When I was doing my A Levels I applied for a competition at the Design Museum, and I got shortlisted to the final 13 of 2000 applications from around the country. After that I started applying for every competition I saw, and my portfolio just grew from there.
In Year 13 I had an exhibition under the OXO tower called “Jamaican Hidden Histories,” which was again something I just saw and then applied for. So I’d say if you see anything you wanna do, just do it — never think you’re not good enough for it.
Tell us about your comfort exhibition.
It came from a project I did at uni which culminated in making this see-through plastic suit.

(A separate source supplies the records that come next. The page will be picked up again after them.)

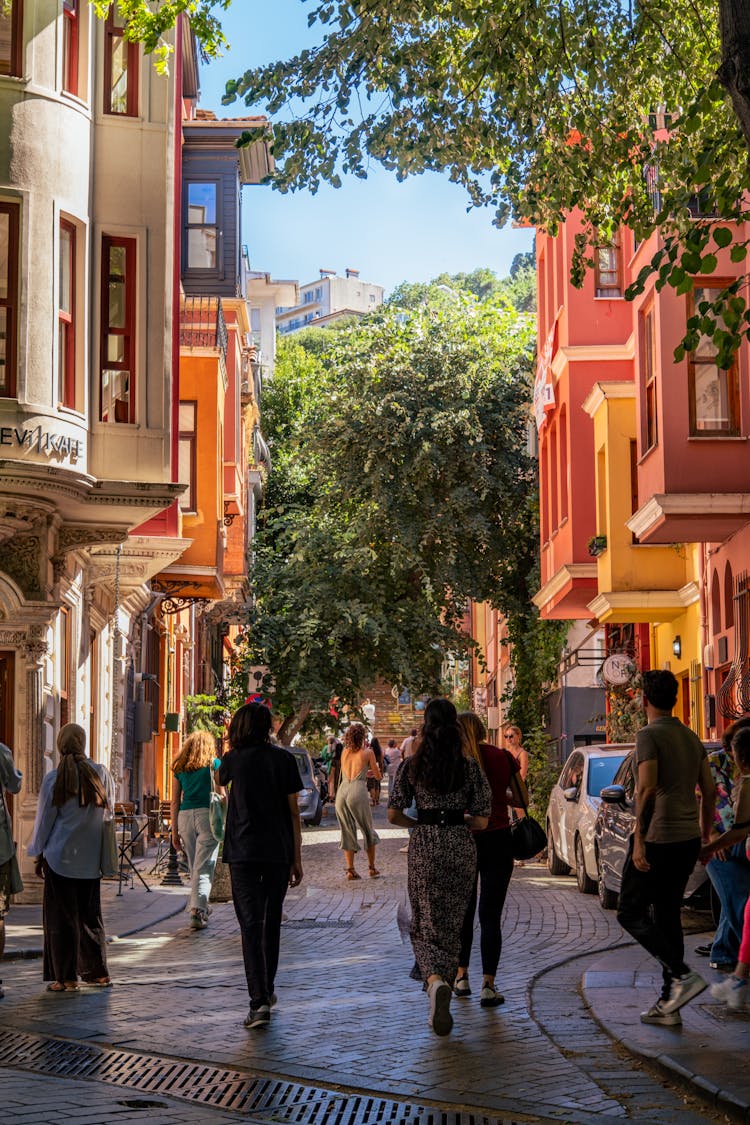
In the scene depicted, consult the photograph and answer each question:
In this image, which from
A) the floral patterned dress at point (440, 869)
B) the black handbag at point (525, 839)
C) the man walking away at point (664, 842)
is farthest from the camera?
the black handbag at point (525, 839)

It was looking at security in 2 ways – physical (the primary need to cover yourself) and mental (how we wear certain fashions to feel more secure). So I basically squished those two concepts together.

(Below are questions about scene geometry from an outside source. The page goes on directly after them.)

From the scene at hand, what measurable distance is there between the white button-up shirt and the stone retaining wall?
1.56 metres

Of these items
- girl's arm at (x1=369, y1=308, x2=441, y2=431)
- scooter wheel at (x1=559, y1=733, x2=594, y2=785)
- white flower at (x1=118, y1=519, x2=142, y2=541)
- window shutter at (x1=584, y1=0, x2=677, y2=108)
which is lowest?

That led me to think about what someone’s comfort “collection” would contain. So maybe it’s a cup of tea – which makes you feel warm physically, and the mug also has a sentimental value psychologically.
I had 10 objects in total, given to me by friends, family and colleagues, that I displayed on plinths in the space. The objects rotated over the course of 3 weeks, and so the space changed, which changed people’s responses the piece.
Tell us about your gallery’s youth outreach programme.
Our mission is to give young people a platform, to use our resources to get their message out. We’re trying to break down that status quo of an “artist” being someone who’s had loads of exhibitions — because art is just about expressing yourself. Even with myself, there were times when I was younger when I wouldn’t even start something because I thought it wouldn’t be good enough measured up against this imaginary “artist” figure.
That’s why we go in to schools and do workshops — from 2-hour messy, mad things to these really ambitious 6-week courses.
Why is outreach important?
When I go in to schools — as a young black boy, who the kids wouldn’t necessarily associate with the Arnolfini gallery — just seeing me really does break down barriers.
So during one workshop there was a student who seemed completely unengaged, but at the end of the class he came up to me and asked if I could take a look at his portfolio. He said he felt like none of his teachers were listening to him, and his family were really opposed to the whole art thing. I understood how he felt — I had exactly the same experience growing up.
And that’s why it’s so important there are more people in the arts who come from my background; so we can go into schools and say, “this is a viable option for you – don’t give up.”